**Do this:**
Rewrite the records from the line containing "What is the space" through the line containing "Is [463,37] closer", inclusive, renaming "pixel" to "coordinate" and leaving everything else unchanged. Give only those lines, without the pictures.

Stored items from a collection
* * * * *

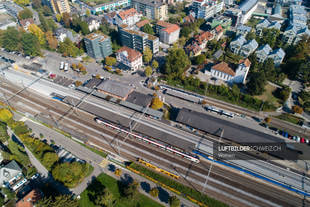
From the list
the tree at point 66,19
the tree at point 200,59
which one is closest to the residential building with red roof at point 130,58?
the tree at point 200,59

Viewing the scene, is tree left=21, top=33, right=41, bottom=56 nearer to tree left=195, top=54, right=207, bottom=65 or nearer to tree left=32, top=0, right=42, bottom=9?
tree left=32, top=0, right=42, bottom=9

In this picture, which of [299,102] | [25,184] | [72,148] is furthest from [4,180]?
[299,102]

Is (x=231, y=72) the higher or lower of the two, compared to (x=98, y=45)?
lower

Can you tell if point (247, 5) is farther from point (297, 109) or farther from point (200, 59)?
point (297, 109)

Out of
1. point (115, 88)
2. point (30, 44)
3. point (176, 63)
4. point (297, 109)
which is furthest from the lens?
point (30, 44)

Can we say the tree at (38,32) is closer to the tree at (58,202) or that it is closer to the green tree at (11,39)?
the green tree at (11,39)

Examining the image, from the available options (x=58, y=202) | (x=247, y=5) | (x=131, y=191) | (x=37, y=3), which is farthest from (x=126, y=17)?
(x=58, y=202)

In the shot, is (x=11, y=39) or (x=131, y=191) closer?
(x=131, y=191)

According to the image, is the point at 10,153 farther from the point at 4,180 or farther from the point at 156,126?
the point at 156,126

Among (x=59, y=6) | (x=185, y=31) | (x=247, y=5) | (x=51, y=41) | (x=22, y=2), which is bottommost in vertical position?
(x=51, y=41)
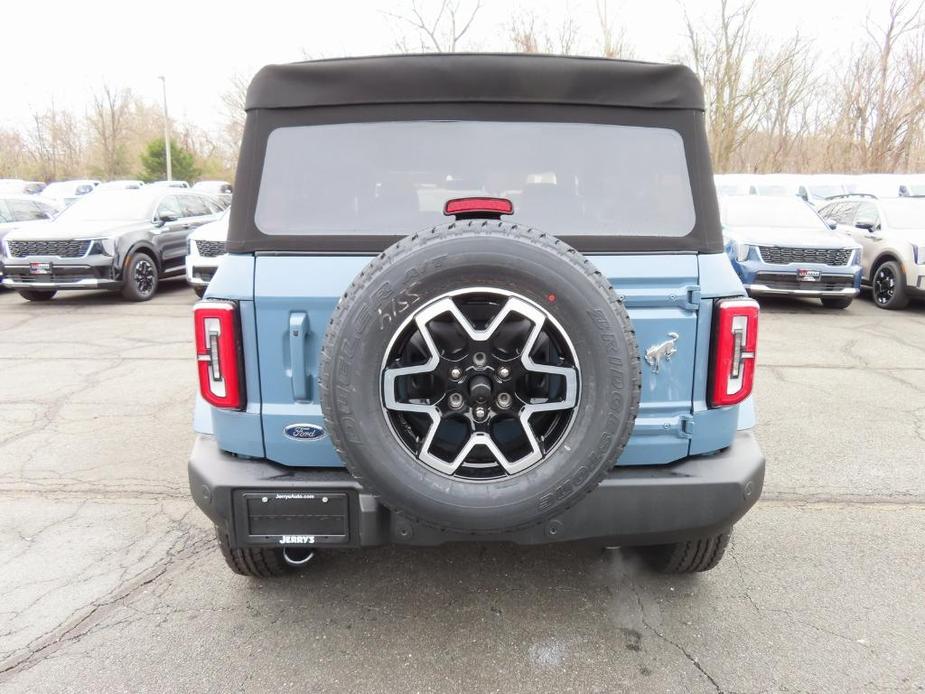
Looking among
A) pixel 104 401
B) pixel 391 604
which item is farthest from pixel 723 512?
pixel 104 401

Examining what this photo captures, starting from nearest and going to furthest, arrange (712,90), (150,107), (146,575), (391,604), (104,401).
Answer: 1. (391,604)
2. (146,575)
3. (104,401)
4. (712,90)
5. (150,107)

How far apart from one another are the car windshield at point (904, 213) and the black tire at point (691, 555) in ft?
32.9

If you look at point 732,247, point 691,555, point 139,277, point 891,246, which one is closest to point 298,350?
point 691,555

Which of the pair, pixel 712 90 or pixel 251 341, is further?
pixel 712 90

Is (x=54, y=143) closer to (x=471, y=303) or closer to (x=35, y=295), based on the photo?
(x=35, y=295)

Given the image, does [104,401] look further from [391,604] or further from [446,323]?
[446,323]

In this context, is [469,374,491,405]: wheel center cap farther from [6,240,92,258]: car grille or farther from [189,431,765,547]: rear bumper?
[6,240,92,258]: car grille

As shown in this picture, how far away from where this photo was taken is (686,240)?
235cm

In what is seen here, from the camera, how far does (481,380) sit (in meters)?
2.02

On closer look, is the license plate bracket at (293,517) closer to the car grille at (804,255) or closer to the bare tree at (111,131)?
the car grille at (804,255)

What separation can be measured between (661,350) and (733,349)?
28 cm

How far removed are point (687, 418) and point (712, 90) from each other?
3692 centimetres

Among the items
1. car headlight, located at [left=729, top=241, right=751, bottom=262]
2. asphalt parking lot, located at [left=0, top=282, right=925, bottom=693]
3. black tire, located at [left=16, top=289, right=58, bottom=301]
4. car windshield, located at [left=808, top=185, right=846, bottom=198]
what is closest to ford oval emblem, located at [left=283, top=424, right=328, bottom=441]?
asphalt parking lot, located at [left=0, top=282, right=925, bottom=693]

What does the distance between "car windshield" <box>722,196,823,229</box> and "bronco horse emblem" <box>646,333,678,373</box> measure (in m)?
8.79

* * * * *

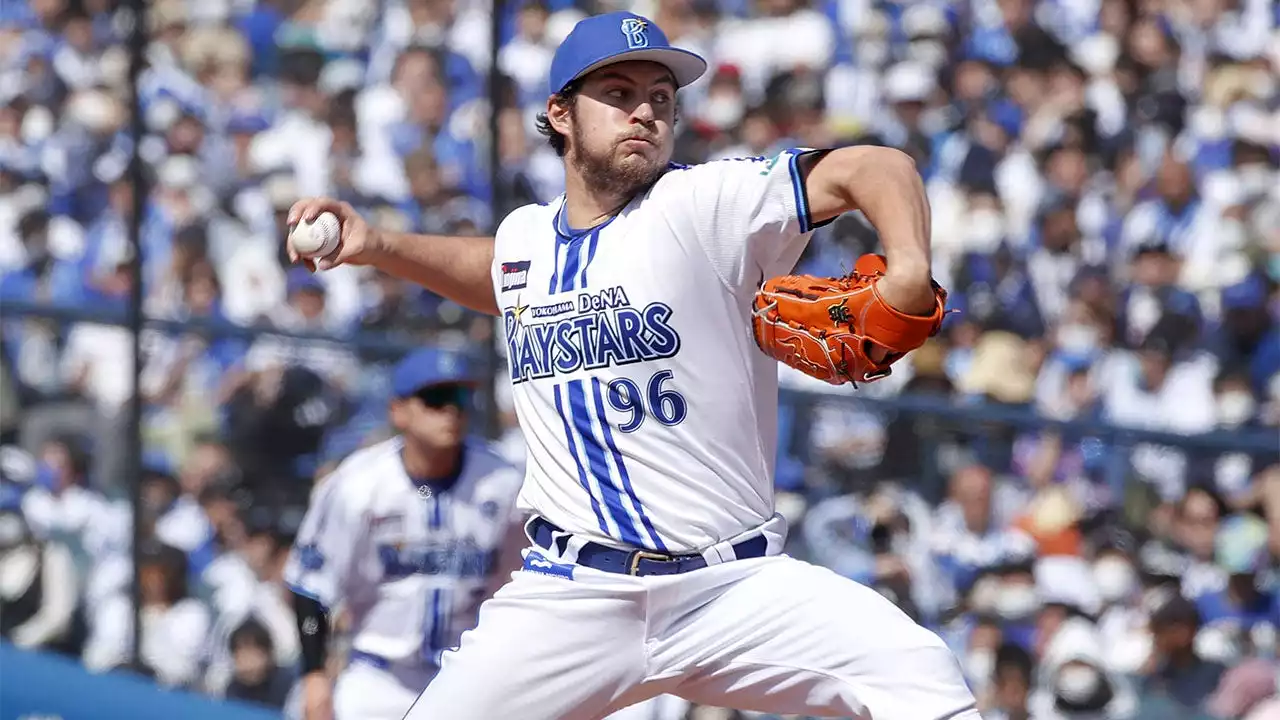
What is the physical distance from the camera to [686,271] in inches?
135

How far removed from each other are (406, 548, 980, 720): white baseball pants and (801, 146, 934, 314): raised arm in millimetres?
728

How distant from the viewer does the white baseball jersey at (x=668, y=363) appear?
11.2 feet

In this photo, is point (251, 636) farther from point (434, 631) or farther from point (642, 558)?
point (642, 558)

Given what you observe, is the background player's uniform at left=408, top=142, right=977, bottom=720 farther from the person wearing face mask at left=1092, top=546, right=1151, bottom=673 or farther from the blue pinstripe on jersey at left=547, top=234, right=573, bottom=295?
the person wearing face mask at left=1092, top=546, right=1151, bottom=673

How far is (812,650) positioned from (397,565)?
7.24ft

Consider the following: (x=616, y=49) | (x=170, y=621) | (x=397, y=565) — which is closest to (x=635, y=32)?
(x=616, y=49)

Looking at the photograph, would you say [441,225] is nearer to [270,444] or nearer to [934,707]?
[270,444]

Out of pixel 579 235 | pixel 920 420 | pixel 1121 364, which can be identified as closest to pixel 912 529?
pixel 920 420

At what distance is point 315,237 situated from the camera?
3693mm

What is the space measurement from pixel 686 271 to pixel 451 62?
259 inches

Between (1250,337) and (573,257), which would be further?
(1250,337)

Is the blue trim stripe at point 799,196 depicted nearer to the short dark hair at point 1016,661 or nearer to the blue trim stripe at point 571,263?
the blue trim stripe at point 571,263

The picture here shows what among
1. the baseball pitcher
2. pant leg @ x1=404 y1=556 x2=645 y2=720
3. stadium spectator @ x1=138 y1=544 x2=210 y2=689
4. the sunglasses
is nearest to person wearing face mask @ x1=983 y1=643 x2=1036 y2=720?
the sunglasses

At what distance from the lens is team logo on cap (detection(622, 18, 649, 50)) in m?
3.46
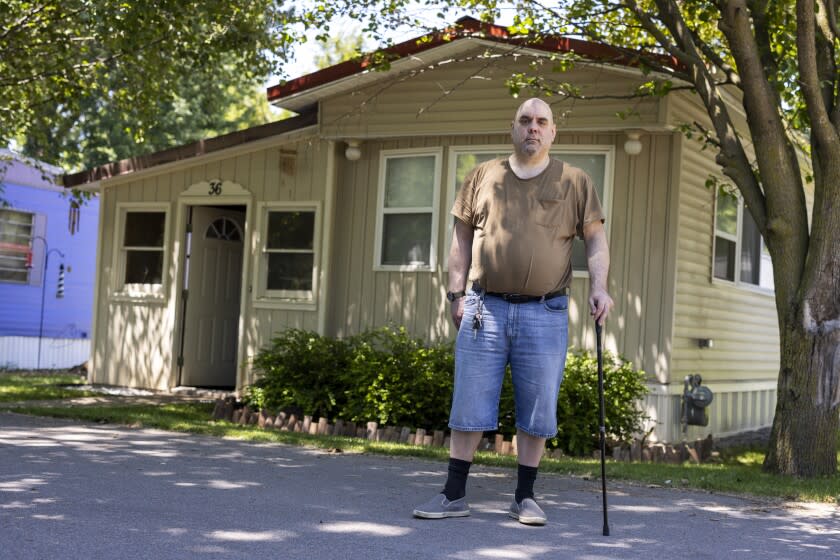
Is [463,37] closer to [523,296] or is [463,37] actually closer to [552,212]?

* * * * *

**Result of the task:**
What is the space measurement from coordinate 686 271 to coordinate 451 62?
259 inches

Between (1250,337) and (573,257), which would be further?
(1250,337)

Is the blue trim stripe at point 799,196 depicted nearer to the short dark hair at point 1016,661 or nearer to the blue trim stripe at point 571,263?
the blue trim stripe at point 571,263

The picture here shows what among
1. the baseball pitcher
2. pant leg @ x1=404 y1=556 x2=645 y2=720
3. stadium spectator @ x1=138 y1=544 x2=210 y2=689
4. the sunglasses
is nearest to person wearing face mask @ x1=983 y1=643 x2=1036 y2=720?
the sunglasses

At what distance from the lens is team logo on cap (detection(622, 18, 649, 50)) in m?
3.46
Is [463,37] closer to [523,296] or is [463,37] actually closer to [552,212]?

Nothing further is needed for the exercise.